Objetivo do exercício » Reescreva todo o material trocando "photograph" por "image" e mantendo o restante sem nenhuma alteração. Não inclua as imagens na resposta.

(Itens de um conjunto de dados)
──────────────────────────────
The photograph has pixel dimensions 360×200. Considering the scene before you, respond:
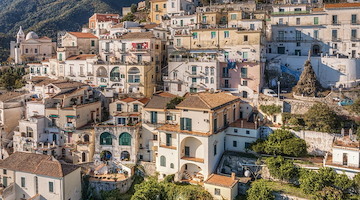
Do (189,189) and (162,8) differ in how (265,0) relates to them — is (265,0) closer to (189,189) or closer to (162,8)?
(162,8)

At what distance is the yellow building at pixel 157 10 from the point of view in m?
65.9

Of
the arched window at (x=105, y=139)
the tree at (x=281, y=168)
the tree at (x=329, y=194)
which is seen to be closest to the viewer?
the tree at (x=329, y=194)

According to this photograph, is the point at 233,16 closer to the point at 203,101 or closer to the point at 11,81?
the point at 203,101

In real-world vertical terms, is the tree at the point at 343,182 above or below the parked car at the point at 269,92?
below

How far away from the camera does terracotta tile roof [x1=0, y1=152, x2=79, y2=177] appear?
A: 33.8 meters

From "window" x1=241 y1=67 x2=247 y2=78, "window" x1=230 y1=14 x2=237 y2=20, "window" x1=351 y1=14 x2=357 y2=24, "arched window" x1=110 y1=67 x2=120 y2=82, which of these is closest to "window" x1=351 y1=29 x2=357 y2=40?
"window" x1=351 y1=14 x2=357 y2=24

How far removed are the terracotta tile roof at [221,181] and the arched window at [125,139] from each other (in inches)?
404

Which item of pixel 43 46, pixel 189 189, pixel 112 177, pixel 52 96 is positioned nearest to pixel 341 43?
pixel 189 189

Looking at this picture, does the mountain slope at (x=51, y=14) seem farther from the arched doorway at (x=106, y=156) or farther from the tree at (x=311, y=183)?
the tree at (x=311, y=183)

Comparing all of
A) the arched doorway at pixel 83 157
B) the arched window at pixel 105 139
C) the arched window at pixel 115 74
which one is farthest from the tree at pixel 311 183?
──────────────────────────────
Resultado do exercício »
The image has pixel dimensions 360×200. Considering the scene before you, respond:
Do (189,189) and (162,8) differ in how (265,0) relates to them — is (265,0) closer to (189,189) or closer to (162,8)?
(162,8)

At what distance is the yellow building at pixel 157 10 from the point of view in m?
65.9

Of
the arched window at (x=105, y=139)
the tree at (x=281, y=168)
the tree at (x=329, y=194)
which is seen to be closest to the viewer?
the tree at (x=329, y=194)

According to this image, is the point at 233,16 closer to the point at 203,101 or closer to the point at 11,81?
the point at 203,101

In real-world vertical terms, is the tree at the point at 343,182 above or below the parked car at the point at 269,92?
below

How far away from the camera does terracotta tile roof [x1=0, y1=152, x2=79, y2=177] appear?
A: 33.8 meters

From "window" x1=241 y1=67 x2=247 y2=78, "window" x1=230 y1=14 x2=237 y2=20, "window" x1=351 y1=14 x2=357 y2=24, "arched window" x1=110 y1=67 x2=120 y2=82, which of these is closest to "window" x1=351 y1=29 x2=357 y2=40?
"window" x1=351 y1=14 x2=357 y2=24

How far removed are the terracotta tile roof at [221,181] and the arched window at [125,139] from each other (in inches)?
404

Which item of pixel 43 46, pixel 189 189, pixel 112 177, pixel 52 96 is positioned nearest to pixel 341 43?
pixel 189 189

Looking at this picture, does the mountain slope at (x=51, y=14) seem farther from the arched doorway at (x=106, y=156) or farther from the tree at (x=311, y=183)?
the tree at (x=311, y=183)

Comparing all of
A) the arched doorway at pixel 83 157
B) the arched window at pixel 105 139
C) the arched window at pixel 115 74
which one is farthest from the tree at pixel 311 183?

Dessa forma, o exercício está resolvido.